Apache Celeborn's internal RPC transport layer deserializes arbitrary Java
objects from unauthenticated network connections using `ObjectInputStream` with
no class filtering (`ObjectInputFilter` / JEP 290). An attacker who can reach
the Celeborn Master (default port 9097) or any Worker RPC port over the network
can achieve Remote Code Execution without any credentials.
While Celeborn is infrastructure software, not directly exposed to end
users, this report demonstrates that the vulnerability is exploitable in
realistic production deployments by tenants, compromised workloads, or any
network-adjacent actor. The standard deployment model for Celeborn (shared
shuffle service for Spark/Flink clusters) places it on the same network as
user-submitted workloads, making exploitation practical.
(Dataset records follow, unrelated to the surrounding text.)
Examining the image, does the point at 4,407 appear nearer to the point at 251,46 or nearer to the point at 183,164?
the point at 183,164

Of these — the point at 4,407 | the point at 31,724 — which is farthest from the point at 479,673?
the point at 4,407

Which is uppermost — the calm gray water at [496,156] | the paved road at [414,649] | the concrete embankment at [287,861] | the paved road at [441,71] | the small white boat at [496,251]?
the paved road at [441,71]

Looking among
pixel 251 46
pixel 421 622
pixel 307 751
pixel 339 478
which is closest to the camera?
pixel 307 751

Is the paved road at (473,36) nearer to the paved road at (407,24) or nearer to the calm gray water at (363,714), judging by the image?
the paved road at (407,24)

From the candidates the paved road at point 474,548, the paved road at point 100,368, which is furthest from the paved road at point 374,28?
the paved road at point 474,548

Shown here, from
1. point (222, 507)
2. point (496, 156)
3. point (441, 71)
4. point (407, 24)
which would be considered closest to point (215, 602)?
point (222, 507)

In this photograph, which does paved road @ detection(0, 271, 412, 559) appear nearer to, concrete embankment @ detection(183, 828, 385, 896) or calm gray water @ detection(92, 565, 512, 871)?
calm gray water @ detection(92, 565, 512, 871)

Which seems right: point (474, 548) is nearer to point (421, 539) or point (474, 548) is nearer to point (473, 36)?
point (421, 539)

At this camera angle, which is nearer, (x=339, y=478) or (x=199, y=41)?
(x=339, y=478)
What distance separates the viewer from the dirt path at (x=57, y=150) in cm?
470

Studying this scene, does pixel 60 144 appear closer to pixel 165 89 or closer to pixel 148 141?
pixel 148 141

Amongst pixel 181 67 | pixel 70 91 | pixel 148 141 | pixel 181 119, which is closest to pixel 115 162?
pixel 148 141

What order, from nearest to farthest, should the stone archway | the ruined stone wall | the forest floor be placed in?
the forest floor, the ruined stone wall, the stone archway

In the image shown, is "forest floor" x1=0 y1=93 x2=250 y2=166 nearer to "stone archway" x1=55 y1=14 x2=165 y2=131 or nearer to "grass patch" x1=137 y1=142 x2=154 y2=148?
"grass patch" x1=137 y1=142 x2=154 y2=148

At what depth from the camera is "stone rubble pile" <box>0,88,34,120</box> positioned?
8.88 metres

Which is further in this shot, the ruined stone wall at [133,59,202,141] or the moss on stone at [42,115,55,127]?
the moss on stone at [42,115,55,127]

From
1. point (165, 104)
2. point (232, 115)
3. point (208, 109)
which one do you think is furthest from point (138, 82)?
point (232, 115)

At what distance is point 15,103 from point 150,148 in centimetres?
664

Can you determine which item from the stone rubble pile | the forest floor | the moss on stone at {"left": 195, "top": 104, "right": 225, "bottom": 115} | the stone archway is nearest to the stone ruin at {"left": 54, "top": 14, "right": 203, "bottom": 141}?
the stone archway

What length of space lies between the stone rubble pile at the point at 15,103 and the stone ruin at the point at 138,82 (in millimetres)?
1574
Celeborn's RPC protocol supports two serialization formats, selected by the
first byte of the message body:
- V2 (0xFF prefix): Protocol Buffers (`TransportMessage`) - safe
- V1 (any other prefix): Java native `ObjectInputStream` - vulnerable
Since Java serialization streams begin with magic bytes `0xAC 0xED`, sending
a standard Java serialized object automatically triggers the V1 code path.
The deserialization in `JavaDeserializationStream`
(`JavaSerializer.scala:62-79`) creates an `ObjectInputStream` that:
1. Has **no `ObjectInputFilter`** (JEP 290 filtering)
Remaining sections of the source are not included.